Day two of Capricon was busy. I haven't been going much to conventions for the last few years -- I used to go to one every few months. And they're great, but they also eat time -- I basically didn't get to do anything yesterday except the convention, and I have SO MUCH e-mail (some of it urgent) that I really have to get through. This afternoon, hopefully, I can at least respond to the urgent mails. My schedule for this morning is watch the kids 'til 8:30, get dressed, leave at 9 to drive up, be on my panel @ 10, drive back down, meet Pam @ 12:30 at an open house to check it out for a friend who doesn't live in Oak Park but I'm hoping might move here, meet a Northwestern student @ 1:00 to be interviewed, and then come home. After that, it's just splitting childcare and housework with Kev for the rest of the day, so with any luck, I can find some e-mail time in there. Although the house also needs deep cleaning. Ditto the children.
My panels went well yesterday, and I had some nice conversations with people. I spent some time with John Picacio in the art show, talking about his work, which was really interesting. I hadn't realized that he'd done this cover for Zoo City in response to the whole flap over Justine's Liar cover -- good for him. And that's one of his at right, "The Thirteenth Reality," a cover he did for a YA fantasy novel. The final cover had a lot more color in it (he does great things with saturated color), but John and I both really like this more monochrome version -- that scarf totally pops. I would be delighted to have him do the cover of Rasathi. :-)
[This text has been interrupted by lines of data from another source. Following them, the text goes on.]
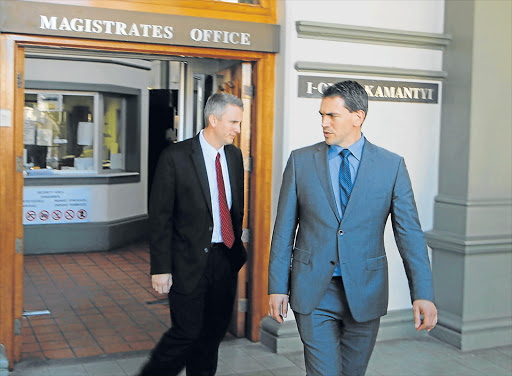 LONG GAME: Two members of the American Federal Bureau of Investigation team that arrested a Grahamstown man suspected of online child pornography leave the court yesterday Picture: DAVID MACGREGOR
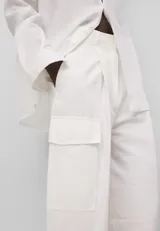 Pantalón cargo de mujer confeccionado en lino y algodón color blanco, de corte recto y tiro alto, con cierre de botón y trabillas. Presenta bolsillos laterales con solapa, bolsillos de vivo en la espalda y logo bordado en la parte trasera.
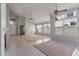 Bright living room boasts tile floors, vaulted ceilings, and lots of natural light at 2313 E Gondola Ln, Gilbert, AZ 85234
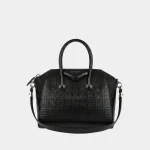 Signature Slouchy Biker Bag Medium in black tumbled leather front view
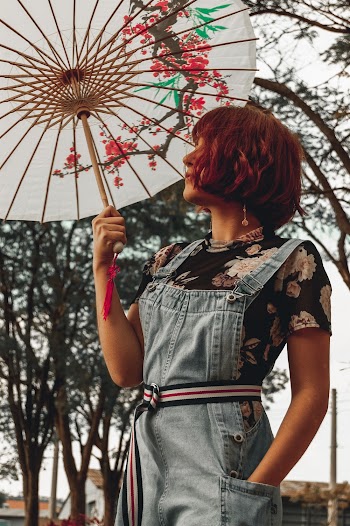 Woman Holding White Umbrella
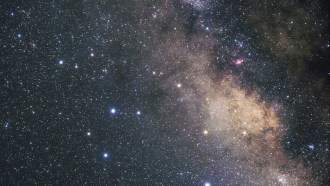 An image of the constellation Sagittarius shows a star-dotted expanse of space. There is a lone black hole (not visible) on the loose in the region.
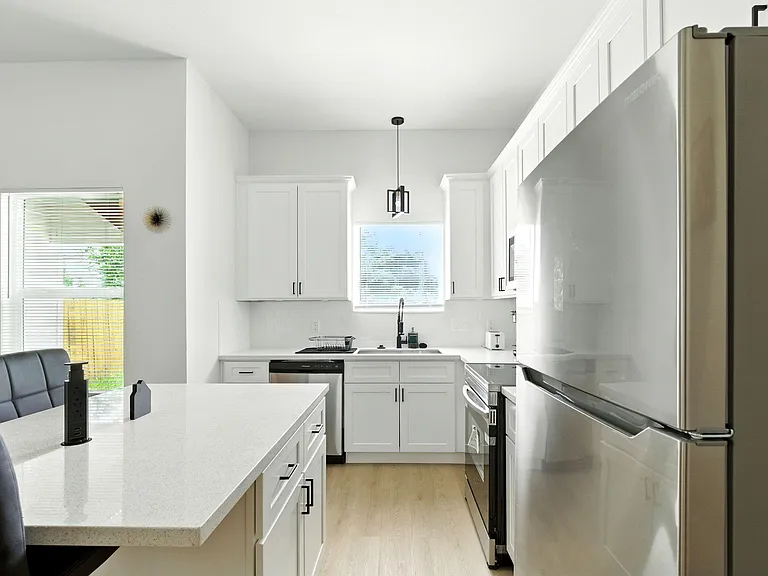 Galley-style kitchen with white shaker cabinets, quartz counters, stainless appliances, and a peninsula for seating.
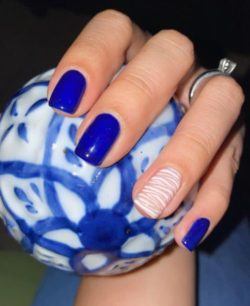 Uñas cortas de gel en azul con una uña en diseño de blancos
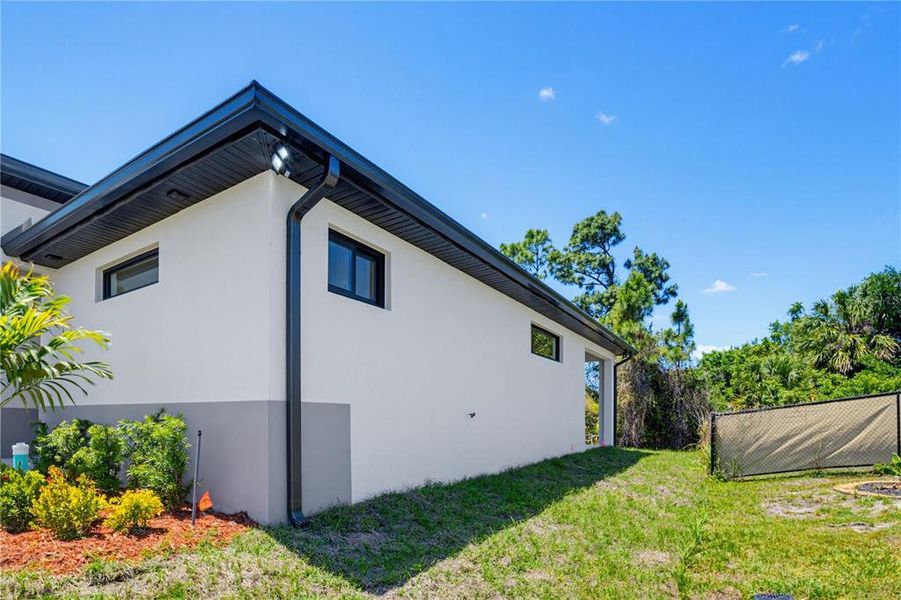 Exterior details and patio area of a home in , North Port (Image 31).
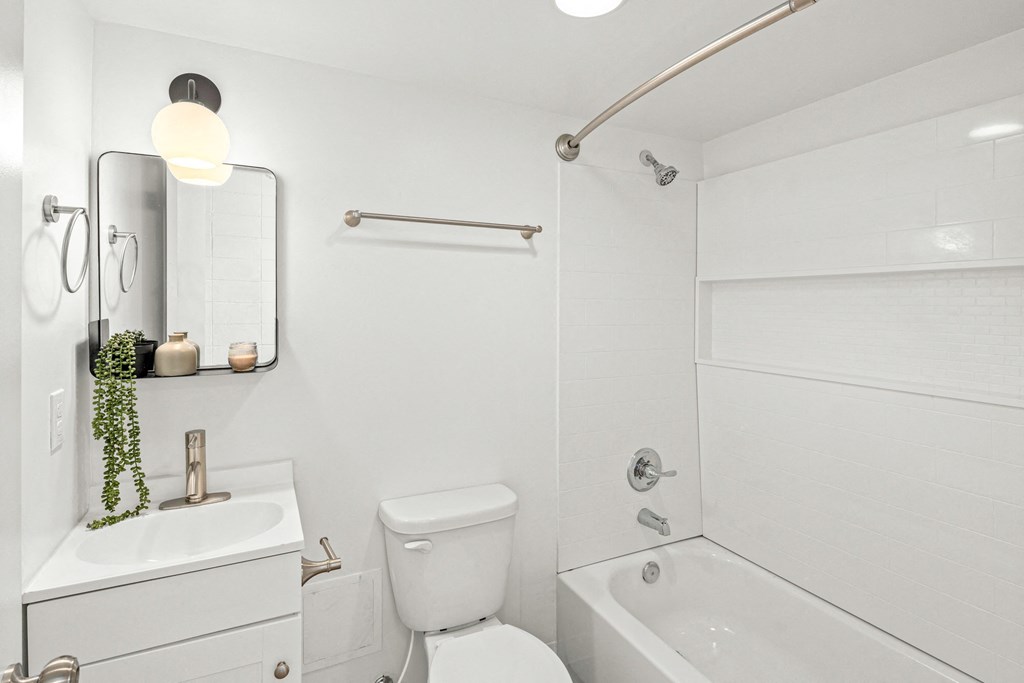 a white bathroom with a white toilet and a tub and a sink at The Courts Midtown, Memphis, TN, 38104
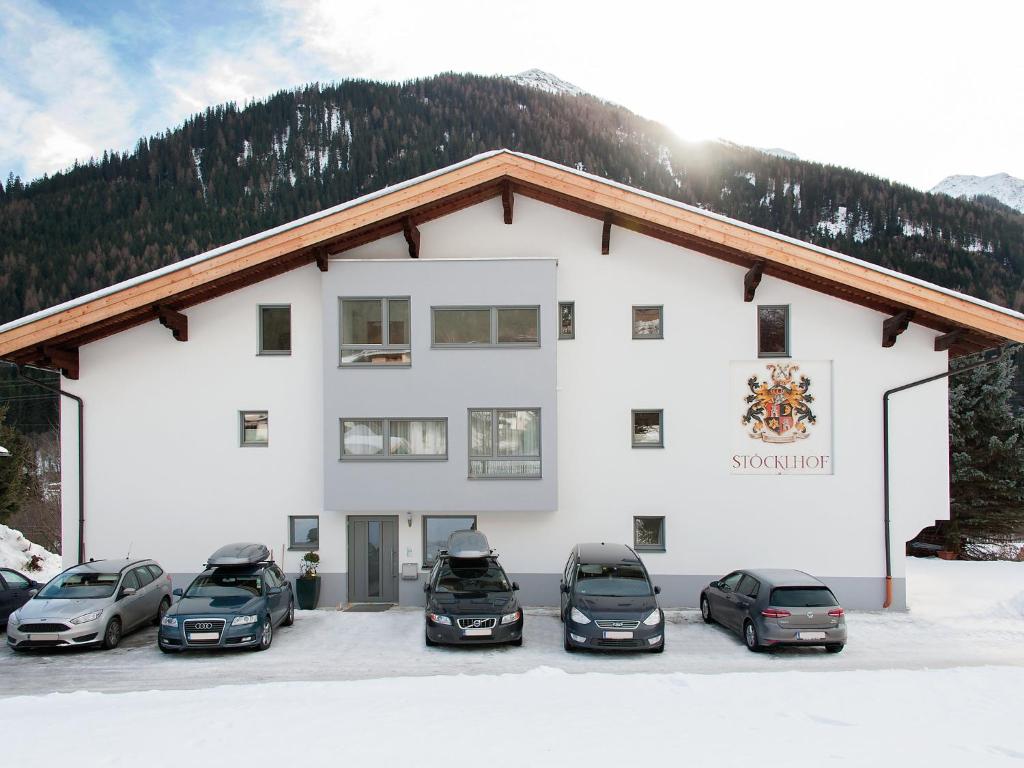 a white building with cars parked in front of it at Apartment Stöcklhof-1 by Interhome in Pettneu am Arlberg
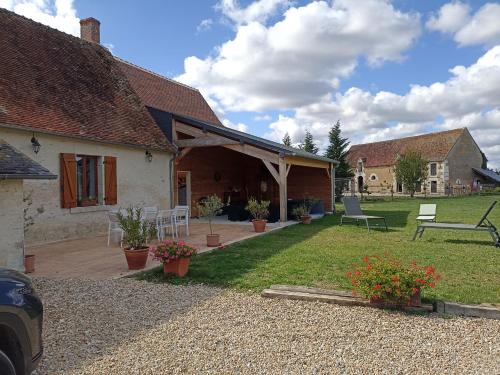 Cette maison dispose d'une terrasse et d'une cour avec des chaises. dans l'établissement Ferme de Mazerolles, à Saulnay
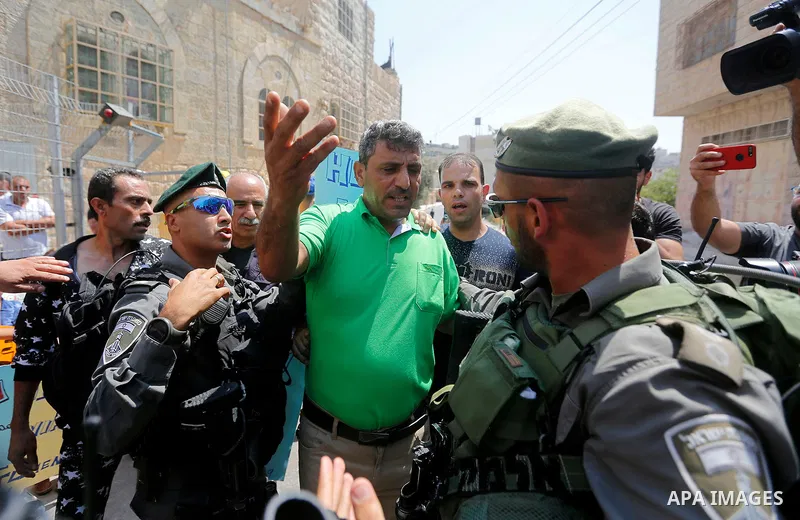 Israeli border police detains a Palestinian man during a demonstration organised by young Palestinians in Hebron on September 3, 2017, against a recent decision by Israel to boost the powers of the settlers in the occupi...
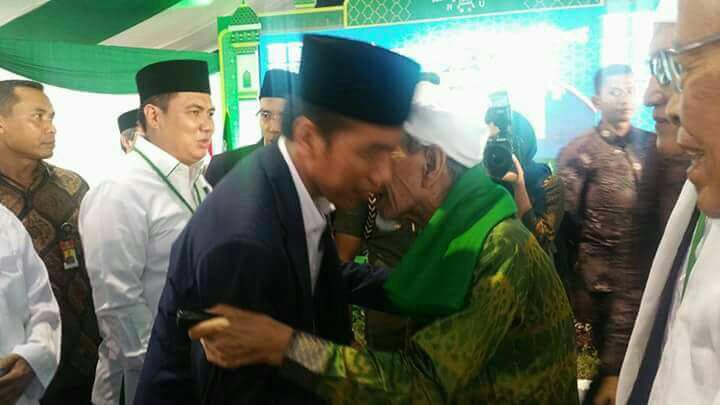 Presiden Jokowi bersalaman dengan KH Maimun Zubair saat Munas Alim Ulama di Mataram, Jumat (24/11).
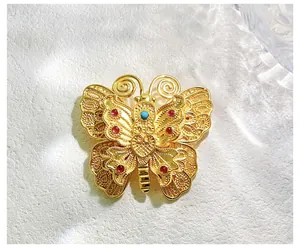 Détail de la broche papillon en or vintage avec filigrane et pierres précieuses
I read the opening scene to Rasathi during the Broad Universe rapid-fire reading -- there were only four of us, so I had fifteen minutes to play with. Hooray for Broad Universe -- if I actually publish this book, I'll have to join again. It read well! The audience laughed a lot, which is great, since I'm always uncertain as to whether my sense of humor is likely to come through (and be funny to other people). I wanted that opening scene (which is sort of an homage to the opening chapters of A Wrinkle in Time) to be charming and funny, with an undercurrent of tension, setting up the magic to come. I think that works. I also wanted to be sure that the magic showed up early enough in the book -- it's about ten minutes (1200 words for me) into reading out loud, which felt like just about the limit, I think. I suspect if I'd read aloud for twenty minutes, and still no magic, my audience might have started to get impatient. Interesting.
One of the panels I was on was about introducing kids to SF/F, and there were two YA girls (ages perhaps 13 and 16?) in the audience whom we ended up pulling onto the panel. They were so sweet and smart and articulate and enthusiastic about the books they loved (and vociferous about the books they hated, including Twilight, yay) -- it just totally charmed me. I so so so want this book published, so hopefully, girls like these can fall into it. Girls like the girl I used to be.
One last thing. After the panel, a woman came up to me and gave me a sketch she'd done of me while I was reading. I LOVE it. Her name is Siobhan Murphy, and she may be a lawyer by profession, but she also has some serious artist talent. So cool.